→ Work instruction:
Write out every line of the data below verbatim, omitting the pictures.

::: Material for the task :::

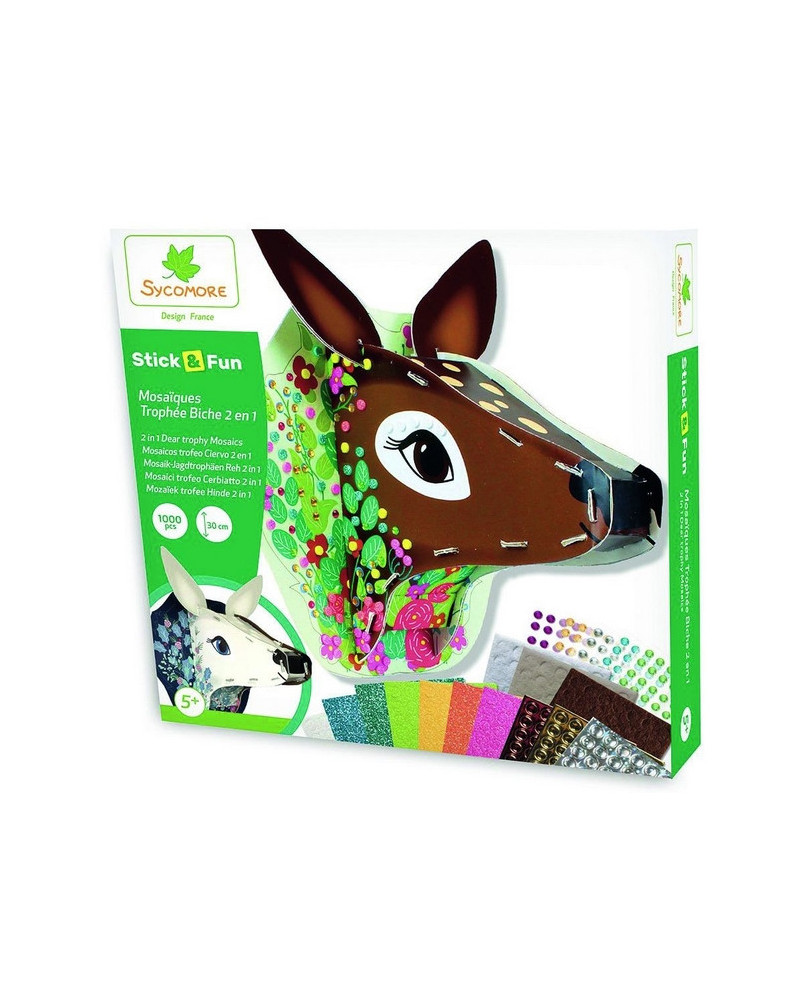 STICK AND FUN TROPHEE BICHE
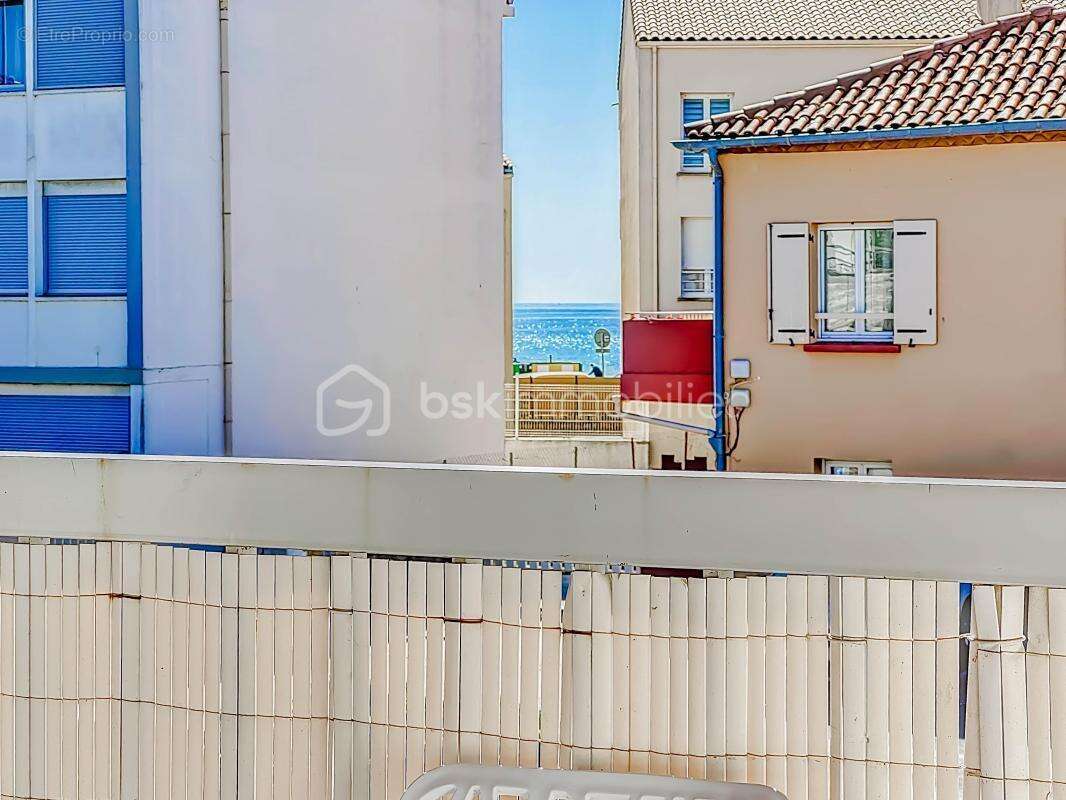 Appartement à PALAVAS-LES-FLOTS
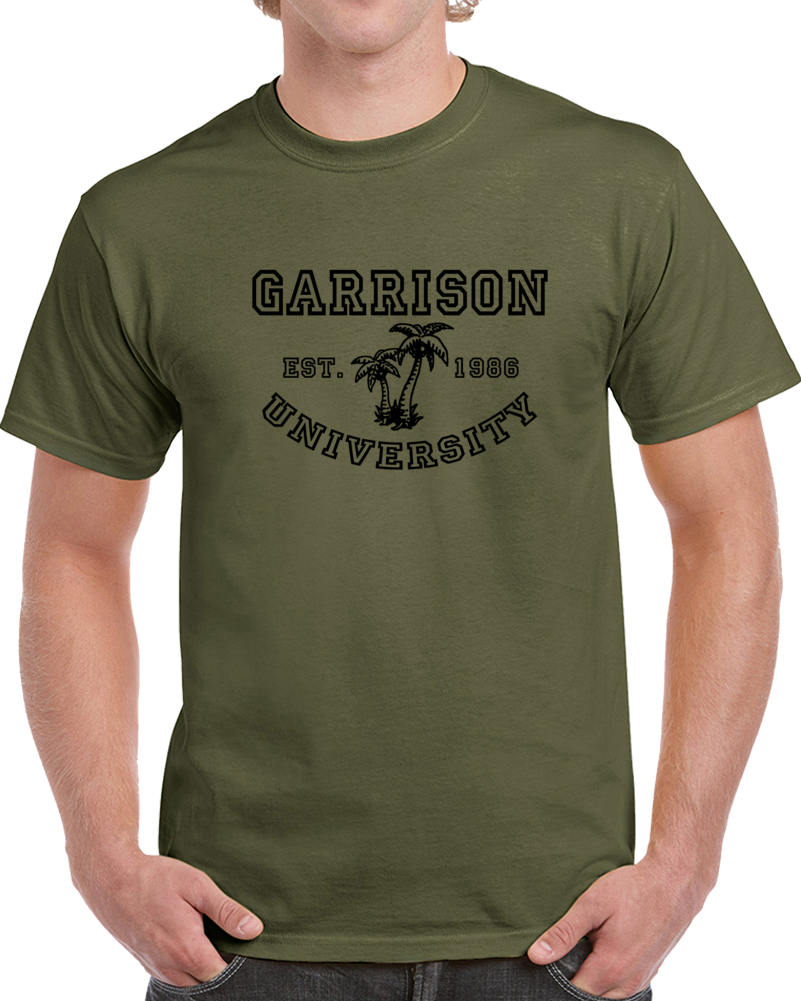 Garrison University T Shirt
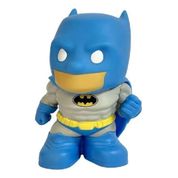 Ooshies Boneco Liga Da Justiça Batman Silver Age - 10cm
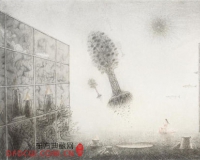 静观众妙:郭关作品展将在见心会馆开展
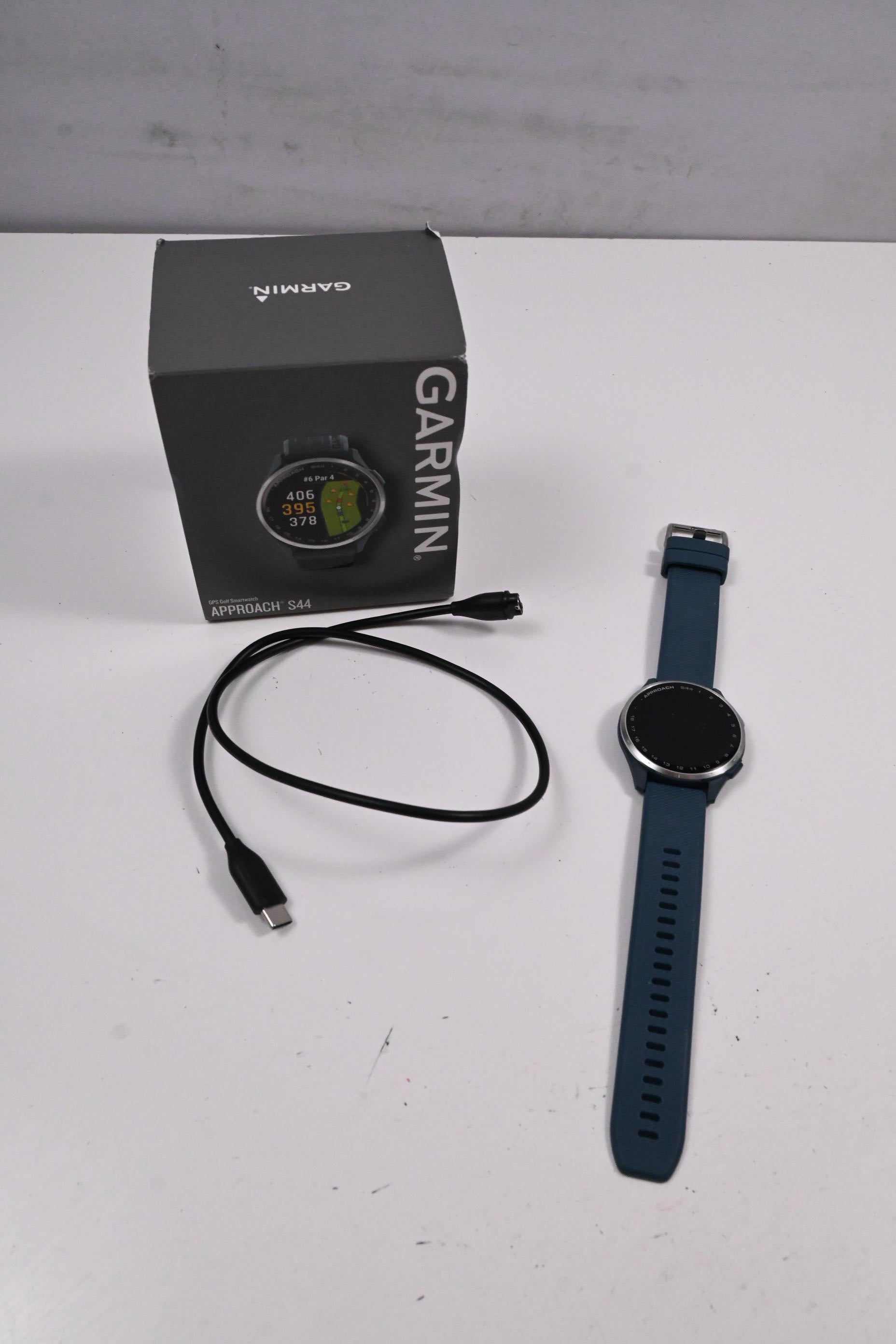 Garmin Approach S44 / GPS Watch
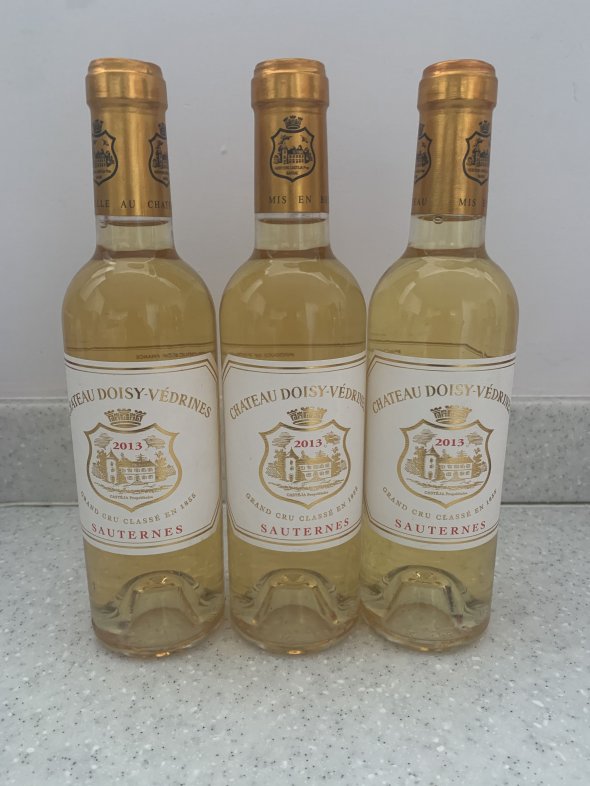 Chateau Doisy-Vedrines 2eme Cru Classe, Barsac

:::

→ Answer section:
 STICK AND FUN TROPHEE BICHE
 Appartement à PALAVAS-LES-FLOTS
 Garrison University T Shirt
 Ooshies Boneco Liga Da Justiça Batman Silver Age - 10cm
 静观众妙:郭关作品展将在见心会馆开展
 Garmin Approach S44 / GPS Watch
 Chateau Doisy-Vedrines 2eme Cru Classe, Barsac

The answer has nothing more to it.